You are a brave man! I tried slitting a much less expensive $18 PA130-8 and found not much of a difference - maybe its all in the adhesive used to re-glue the slits together. Do you have before and after measurements?

Here was my attempt, which ended up being a custom coaxial:
http://www.diyaudio.com/forums/full-range/279043-daytonator-pa130-8x-4.html
 
You are a brave man! I tried slitting a much less expensive $18 PA130-8 and found not much of a difference - maybe its all in the adhesive used to re-glue the slits together. Do you have before and after measurements?

Here was my attempt, which ended up being a custom coaxial:
http://www.diyaudio.com/forums/full-range/279043-daytonator-pa130-8x-4.html

Hi X, thanks I had not seen that. We got the same idea almost the same time :D. I had been thinking this particular modification for some time, weighting risks and possible benefits etc.

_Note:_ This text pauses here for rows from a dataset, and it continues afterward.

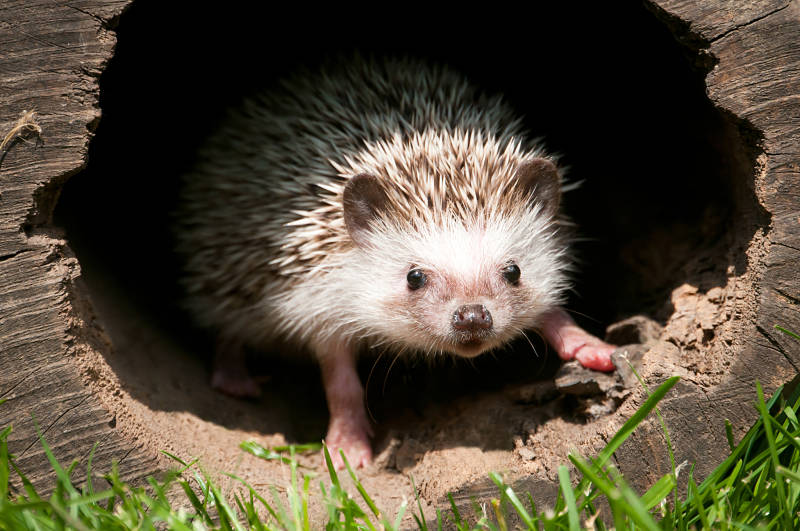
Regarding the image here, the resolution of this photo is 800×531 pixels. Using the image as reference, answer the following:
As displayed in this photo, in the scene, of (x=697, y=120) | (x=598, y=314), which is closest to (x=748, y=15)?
(x=697, y=120)

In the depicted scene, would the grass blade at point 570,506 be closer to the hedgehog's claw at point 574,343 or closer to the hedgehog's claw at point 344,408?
the hedgehog's claw at point 574,343

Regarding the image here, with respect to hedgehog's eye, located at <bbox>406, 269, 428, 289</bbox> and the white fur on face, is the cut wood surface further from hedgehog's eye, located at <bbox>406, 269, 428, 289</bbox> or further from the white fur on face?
hedgehog's eye, located at <bbox>406, 269, 428, 289</bbox>

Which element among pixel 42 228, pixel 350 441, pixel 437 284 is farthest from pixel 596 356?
pixel 42 228

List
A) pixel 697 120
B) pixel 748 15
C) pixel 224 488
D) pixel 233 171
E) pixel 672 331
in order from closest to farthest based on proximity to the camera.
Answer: pixel 748 15
pixel 224 488
pixel 672 331
pixel 697 120
pixel 233 171

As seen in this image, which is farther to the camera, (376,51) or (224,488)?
(376,51)

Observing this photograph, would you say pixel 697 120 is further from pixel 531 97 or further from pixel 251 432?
pixel 251 432

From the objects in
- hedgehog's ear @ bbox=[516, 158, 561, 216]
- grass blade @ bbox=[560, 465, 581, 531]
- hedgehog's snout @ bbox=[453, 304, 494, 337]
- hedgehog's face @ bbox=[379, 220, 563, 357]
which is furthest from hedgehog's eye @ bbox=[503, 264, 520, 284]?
grass blade @ bbox=[560, 465, 581, 531]

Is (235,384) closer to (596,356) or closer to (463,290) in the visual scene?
(463,290)

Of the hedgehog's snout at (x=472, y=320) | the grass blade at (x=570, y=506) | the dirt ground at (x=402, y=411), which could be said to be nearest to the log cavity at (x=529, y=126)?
the dirt ground at (x=402, y=411)

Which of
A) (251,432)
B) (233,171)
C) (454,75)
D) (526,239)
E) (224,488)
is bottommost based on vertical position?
(251,432)
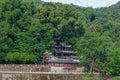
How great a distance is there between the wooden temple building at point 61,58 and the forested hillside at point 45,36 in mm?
992

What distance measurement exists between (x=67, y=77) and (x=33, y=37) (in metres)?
8.76

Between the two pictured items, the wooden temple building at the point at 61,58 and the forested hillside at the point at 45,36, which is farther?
the wooden temple building at the point at 61,58

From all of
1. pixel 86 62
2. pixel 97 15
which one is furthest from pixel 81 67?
pixel 97 15

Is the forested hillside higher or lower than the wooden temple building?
higher

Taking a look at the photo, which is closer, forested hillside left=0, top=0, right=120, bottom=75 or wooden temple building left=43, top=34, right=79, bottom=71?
forested hillside left=0, top=0, right=120, bottom=75

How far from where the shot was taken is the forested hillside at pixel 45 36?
1656 inches

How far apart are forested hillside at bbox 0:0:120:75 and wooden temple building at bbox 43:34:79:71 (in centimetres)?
99

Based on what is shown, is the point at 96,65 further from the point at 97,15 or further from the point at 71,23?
the point at 97,15

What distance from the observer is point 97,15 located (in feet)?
228

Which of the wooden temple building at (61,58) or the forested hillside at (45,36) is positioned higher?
the forested hillside at (45,36)

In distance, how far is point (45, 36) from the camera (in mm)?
47188

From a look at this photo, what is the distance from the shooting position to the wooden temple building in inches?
1737

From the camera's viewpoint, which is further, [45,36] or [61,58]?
[61,58]

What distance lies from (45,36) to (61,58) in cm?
419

The measured differences were quite small, although there was some. But the biggest problem with measuring was how to get repeatable results. I found it to be quite a challenge. I don't have any test baffle which makes measuring such things repeatably quite hard. :)

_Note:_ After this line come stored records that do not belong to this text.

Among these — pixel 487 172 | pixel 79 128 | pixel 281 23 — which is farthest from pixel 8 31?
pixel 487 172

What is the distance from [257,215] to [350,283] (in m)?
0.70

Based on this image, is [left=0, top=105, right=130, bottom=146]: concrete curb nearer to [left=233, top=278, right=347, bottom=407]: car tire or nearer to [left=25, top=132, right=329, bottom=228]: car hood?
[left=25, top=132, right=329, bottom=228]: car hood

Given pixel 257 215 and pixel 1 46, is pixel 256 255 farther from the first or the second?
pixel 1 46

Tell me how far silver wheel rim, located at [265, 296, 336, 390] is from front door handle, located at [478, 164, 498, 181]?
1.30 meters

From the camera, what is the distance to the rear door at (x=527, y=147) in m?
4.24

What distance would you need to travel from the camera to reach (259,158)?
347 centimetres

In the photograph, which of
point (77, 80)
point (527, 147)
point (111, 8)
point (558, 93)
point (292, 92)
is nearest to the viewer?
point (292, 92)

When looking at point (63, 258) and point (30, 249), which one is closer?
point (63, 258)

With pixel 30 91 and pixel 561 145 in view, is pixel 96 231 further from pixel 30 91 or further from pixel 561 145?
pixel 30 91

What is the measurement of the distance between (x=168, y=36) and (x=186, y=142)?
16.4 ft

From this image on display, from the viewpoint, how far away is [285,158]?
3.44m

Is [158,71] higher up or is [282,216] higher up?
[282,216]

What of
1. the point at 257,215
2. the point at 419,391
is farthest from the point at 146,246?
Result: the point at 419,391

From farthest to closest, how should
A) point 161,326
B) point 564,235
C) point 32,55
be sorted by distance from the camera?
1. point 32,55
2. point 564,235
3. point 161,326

Listening revealed that the slitted cone has better downward dynamics. Slitted cone was/is "quieter", ie. has blacker background, and was more clear. The difference was audible in both as a direct radiator and horn loaded. Measuring differences in spectrum decay was again quite hard and moving the mic a little resulted in larger changes than between drivers.

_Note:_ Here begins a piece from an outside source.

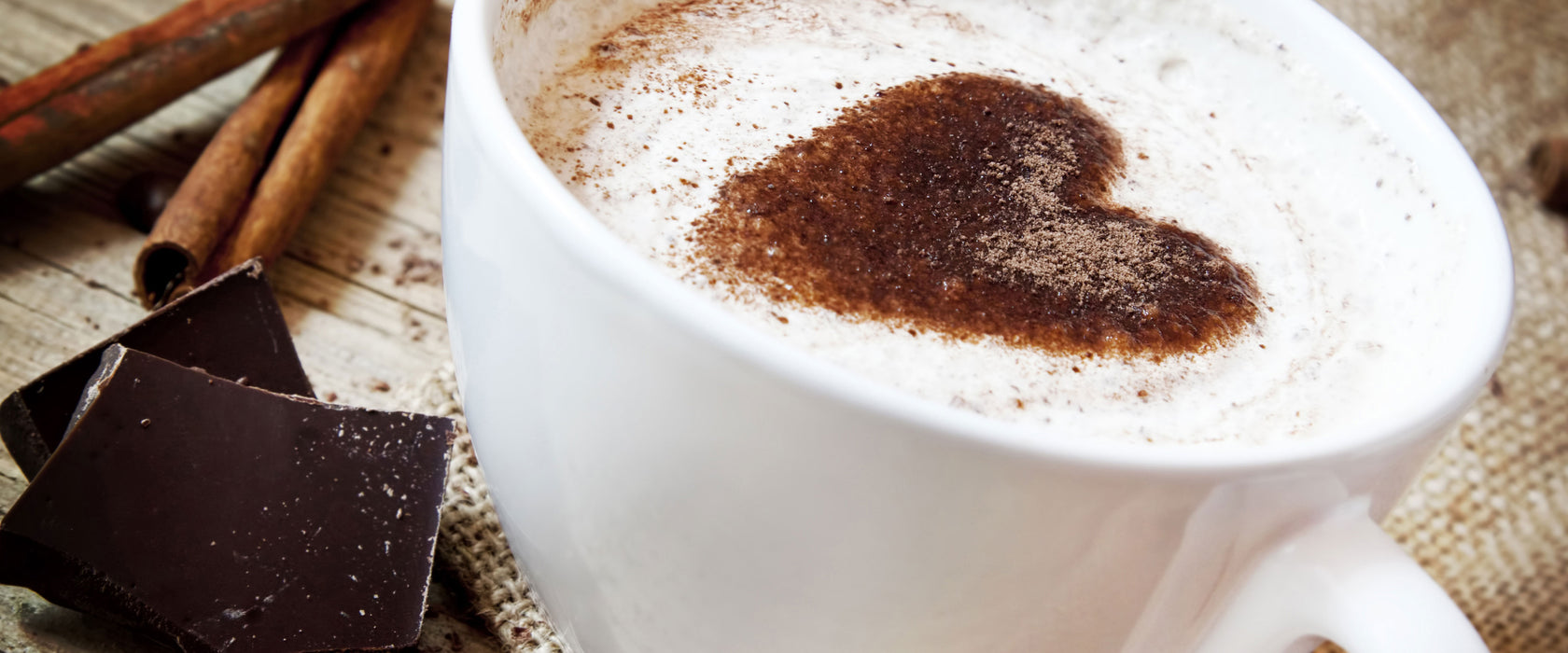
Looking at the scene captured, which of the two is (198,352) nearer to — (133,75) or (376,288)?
(376,288)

I would still need aluminum phase plugs for the Deltalites for them to be "ready". Aluminum phase plugs act as a shorting rings and reduce inductance and lower higher order harmonics by linearizing the Le(X).
 
Crazy world. I have been listening to JBL 2404Hs and ribbons all radiating directly to the listening spot. Sounds good, multiple tweeters seem to make the tweeter harder lo localize than a single. Solo Ribbon as direct super and 2404H's as ambience tweeters were more localizing that this "comb-filter setup" :D (which you can't hear).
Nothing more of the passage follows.